Restate the full set of records exactly, without adding or dropping a word.

+--

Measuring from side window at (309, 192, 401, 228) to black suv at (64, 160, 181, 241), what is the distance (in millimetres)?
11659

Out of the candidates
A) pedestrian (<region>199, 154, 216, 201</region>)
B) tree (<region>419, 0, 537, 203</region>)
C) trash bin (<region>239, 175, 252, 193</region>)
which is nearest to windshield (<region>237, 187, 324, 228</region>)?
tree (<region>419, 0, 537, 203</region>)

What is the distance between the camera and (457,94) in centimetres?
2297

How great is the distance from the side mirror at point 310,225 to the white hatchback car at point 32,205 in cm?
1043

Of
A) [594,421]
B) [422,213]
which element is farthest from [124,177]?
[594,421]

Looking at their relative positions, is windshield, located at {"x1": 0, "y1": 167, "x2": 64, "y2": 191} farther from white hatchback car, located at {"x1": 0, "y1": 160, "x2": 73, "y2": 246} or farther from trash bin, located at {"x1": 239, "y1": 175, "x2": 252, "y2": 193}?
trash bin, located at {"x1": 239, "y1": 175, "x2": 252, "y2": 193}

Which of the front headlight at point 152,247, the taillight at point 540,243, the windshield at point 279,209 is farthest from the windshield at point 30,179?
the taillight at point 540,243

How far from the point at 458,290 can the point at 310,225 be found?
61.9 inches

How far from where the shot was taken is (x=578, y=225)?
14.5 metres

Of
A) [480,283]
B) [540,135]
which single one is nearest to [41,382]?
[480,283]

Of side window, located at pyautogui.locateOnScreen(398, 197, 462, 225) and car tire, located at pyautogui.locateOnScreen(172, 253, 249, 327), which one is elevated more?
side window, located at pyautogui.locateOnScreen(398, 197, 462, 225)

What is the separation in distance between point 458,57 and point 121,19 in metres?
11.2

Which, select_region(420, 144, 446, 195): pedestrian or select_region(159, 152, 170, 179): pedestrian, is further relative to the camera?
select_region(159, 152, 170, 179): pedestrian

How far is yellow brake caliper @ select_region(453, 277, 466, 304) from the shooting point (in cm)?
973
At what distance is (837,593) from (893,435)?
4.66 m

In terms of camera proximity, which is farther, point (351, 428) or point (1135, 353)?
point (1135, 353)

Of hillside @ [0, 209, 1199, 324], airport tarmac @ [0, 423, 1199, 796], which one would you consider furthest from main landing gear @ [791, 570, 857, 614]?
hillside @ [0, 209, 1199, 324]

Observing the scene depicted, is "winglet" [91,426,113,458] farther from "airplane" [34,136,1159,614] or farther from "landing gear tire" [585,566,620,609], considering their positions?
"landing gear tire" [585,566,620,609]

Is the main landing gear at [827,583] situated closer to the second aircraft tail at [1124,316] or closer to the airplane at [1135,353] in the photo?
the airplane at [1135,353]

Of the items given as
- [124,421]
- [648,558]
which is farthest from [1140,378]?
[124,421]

+--

■ EXPECTED ANSWER:
Measuring from side window at (309, 192, 401, 228) to black suv at (64, 160, 181, 241), what is the distance (in millimetres)?
11659

Out of the candidates
A) pedestrian (<region>199, 154, 216, 201</region>)
B) tree (<region>419, 0, 537, 203</region>)
C) trash bin (<region>239, 175, 252, 193</region>)
which is nearest to windshield (<region>237, 187, 324, 228</region>)?
tree (<region>419, 0, 537, 203</region>)

What is the distance between the camera and (457,94) in centimetres?
2297

How great is the distance from the side mirror at point 310,225 to the white hatchback car at point 32,205 in cm?
1043

Of
A) [594,421]
B) [422,213]
which element is farthest from [124,177]?
[594,421]

Looking at their relative positions, is windshield, located at {"x1": 0, "y1": 167, "x2": 64, "y2": 191} farther from white hatchback car, located at {"x1": 0, "y1": 160, "x2": 73, "y2": 246} or farther from trash bin, located at {"x1": 239, "y1": 175, "x2": 252, "y2": 193}?
trash bin, located at {"x1": 239, "y1": 175, "x2": 252, "y2": 193}

Which of the front headlight at point 152,247, the taillight at point 540,243, the windshield at point 279,209 is farthest from the windshield at point 30,179?
the taillight at point 540,243

How far from the point at 458,290 can the point at 310,225 be found?
61.9 inches

How far from where the shot was taken is (x=578, y=225)?
14.5 metres

Of
A) [480,283]
B) [540,135]
which single one is nearest to [41,382]?
[480,283]

Of side window, located at pyautogui.locateOnScreen(398, 197, 462, 225) and car tire, located at pyautogui.locateOnScreen(172, 253, 249, 327), which one is elevated more?
side window, located at pyautogui.locateOnScreen(398, 197, 462, 225)

What is the separation in distance between point 458,57 and point 121,19 in metres?
11.2

Which, select_region(420, 144, 446, 195): pedestrian or select_region(159, 152, 170, 179): pedestrian, is further relative to the camera?
select_region(159, 152, 170, 179): pedestrian

How far is yellow brake caliper @ select_region(453, 277, 466, 304) from the shooting point (in cm)?
973
At what distance is (837,593) from (893,435)?
4.66 m

In terms of camera proximity, which is farther, point (351, 428) or point (1135, 353)?
point (1135, 353)

Of hillside @ [0, 209, 1199, 324], airport tarmac @ [0, 423, 1199, 796], which one would you consider furthest from main landing gear @ [791, 570, 857, 614]?
hillside @ [0, 209, 1199, 324]

Observing the scene depicted, is "winglet" [91,426,113,458] farther from "airplane" [34,136,1159,614] or farther from "landing gear tire" [585,566,620,609], considering their positions?
"landing gear tire" [585,566,620,609]

Is the main landing gear at [827,583] situated closer to the second aircraft tail at [1124,316] or closer to the airplane at [1135,353] in the photo?
the airplane at [1135,353]

Of the items given as
- [124,421]
- [648,558]
which is farthest from [1140,378]?
[124,421]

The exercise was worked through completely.